In India, a large number of children have been diagnosed with a newly discovered infectious disease, and even professionals are uncertain as to where the outbreak may have originated.
According to a report published in the Lancet Respiratory Medicine Journal
, “tomato flu” was first discovered on May 6 in India and has since infected more children ages 1 to 9.
“Just as we are dealing with the probable emergence of fourth wave of COVID-19, a new virus known as tomato flu, or tomato fever,
has emerged in India in the state of Kerala in children younger than 5 years,” the Lancet Journal
wrote on its website.
Tomato flu was first discovered on May 6, 2022, in the Kollam district of Kerala, and as of July 26, 2022, more than 82 cases in children younger than 5 years old have been reported by local government hospitals.
Tomato Flu or tomato fever is an uncommon viral disease with symptoms that are comparable to Covid-19 and blisters that resembles with monkeypox virus.
Tomato flu produces red rashes, skin irritation, and dehydration. The disease derives its name from the tomato-shaped blisters it causes.
“Tomato flu gained its name on the basis of the eruption of red and painful blisters throughout the body that gradually enlarge to the size of a tomato. These blisters resemble those seen with the monkeypox virus in young individuals.”
Although the symptoms of the tomato flu virus are comparable to those of COVID-19 (both are linked with fever, exhaustion, and bodyaches initially, and some patients with COVID-19 also report rashes on the skin), the virus is not connected to SARS-CoV-2 according to the experts.
The actual cause of the disease is still unknown.
The experts are speculating about the new disease, claiming that it could be an after-effect of chikungunya or dengue fever, or it could be a new variant of the viral hand, foot, and mouth disease.

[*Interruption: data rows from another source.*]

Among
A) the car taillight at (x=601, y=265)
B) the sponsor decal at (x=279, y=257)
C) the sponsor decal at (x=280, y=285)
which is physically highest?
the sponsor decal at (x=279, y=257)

“Tomato flu could be an after-effect of chikungunya or dengue fever in children rather than a viral infection,” Lancet Journal stated.
“The virus could also be a new variant of the viral hand, foot, and mouth disease, a common infectious disease targeting mostly children aged 1–5 years and immunocompromised adults, and some case studies have even shown hand, foot, and mouth disease in immunocompetent adults.”
“Children are at increased risk of exposure to tomato flu as viral infections are common in this age group and spread is likely to be through close contact.”
The tomato flu is a self-limiting condition, and there is currently no medication that can be used to treat it, according to Lancet Journal.
“Drug repurposing and vaccination are the most efficacious and cost-effective approaches to ensure the safety of public health from viral infections, especially in children, older people, immunocompromised people, and those with underlying health issues. As yet, no antiviral drugs or vaccines are available for the treatment or prevention of tomato flu. Further follow-up and monitoring for serious outcomes and sequelae is needed to better understand the need for potential treatments.”
“Similar to other types of influenza, tomato flu is very contagious. Hence, it is mandatory to follow careful isolation of confirmed or suspected cases and other precautionary steps to prevent the outbreak of the tomato flu virus from Kerala to other parts of India.
“Isolation should be followed for 5–7 days from symptom onset to prevent the spread of infection to other children or adults. The best solution for prevention is the maintenance of proper hygiene and sanitisation of the surrounding necessities and environment as well as preventing the infected child from sharing toys, clothes, food, or other items with other non-infected children,” according to the experts.